Short text fragments from websites
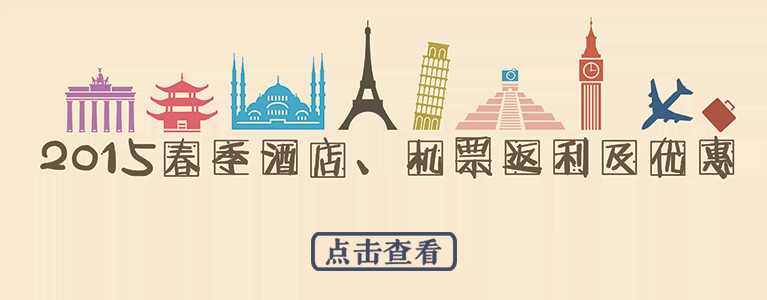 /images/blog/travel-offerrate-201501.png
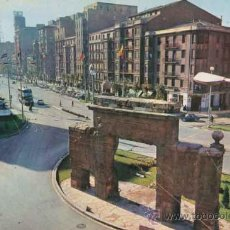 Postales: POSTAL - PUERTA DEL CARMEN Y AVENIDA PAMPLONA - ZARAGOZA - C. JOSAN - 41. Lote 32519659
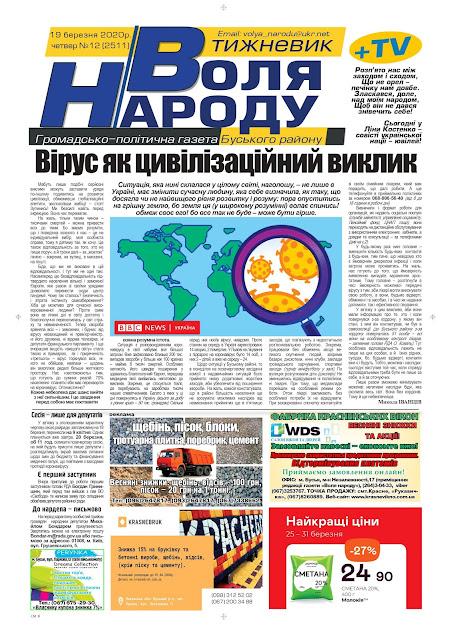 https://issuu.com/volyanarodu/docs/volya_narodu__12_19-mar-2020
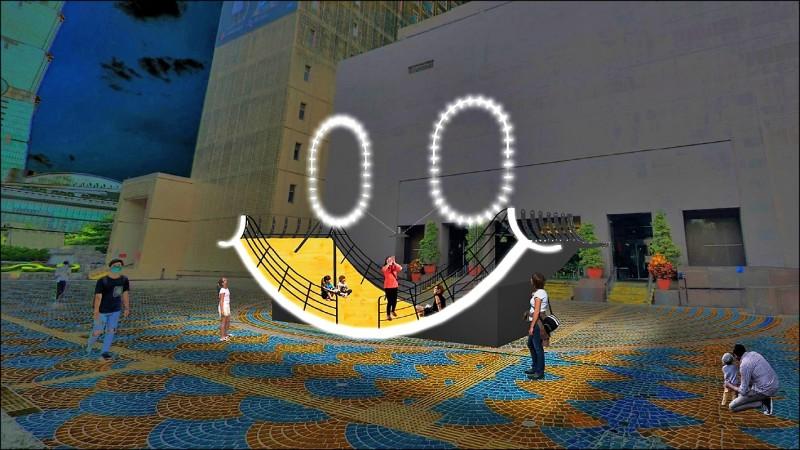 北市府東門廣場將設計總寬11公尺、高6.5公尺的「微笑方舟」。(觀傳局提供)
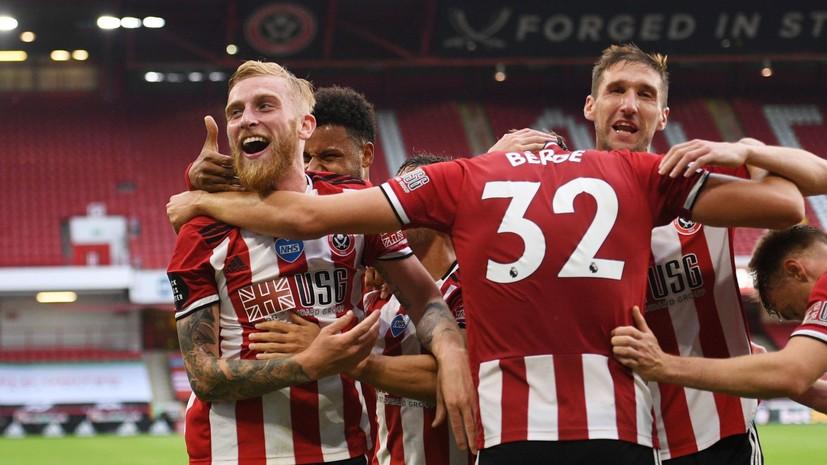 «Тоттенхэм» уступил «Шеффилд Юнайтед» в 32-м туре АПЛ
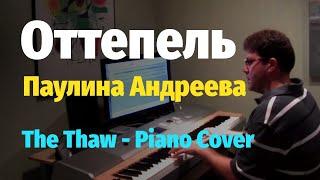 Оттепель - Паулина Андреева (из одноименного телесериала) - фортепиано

-- Problem description --
Without the pictures, return the whole of the data exactly as given.

-- Output for this task --
 /images/blog/travel-offerrate-201501.png
 Postales: POSTAL - PUERTA DEL CARMEN Y AVENIDA PAMPLONA - ZARAGOZA - C. JOSAN - 41. Lote 32519659
 https://issuu.com/volyanarodu/docs/volya_narodu__12_19-mar-2020
 北市府東門廣場將設計總寬11公尺、高6.5公尺的「微笑方舟」。(觀傳局提供)
 «Тоттенхэм» уступил «Шеффилд Юнайтед» в 32-м туре АПЛ
 Оттепель - Паулина Андреева (из одноименного телесериала) - фортепиано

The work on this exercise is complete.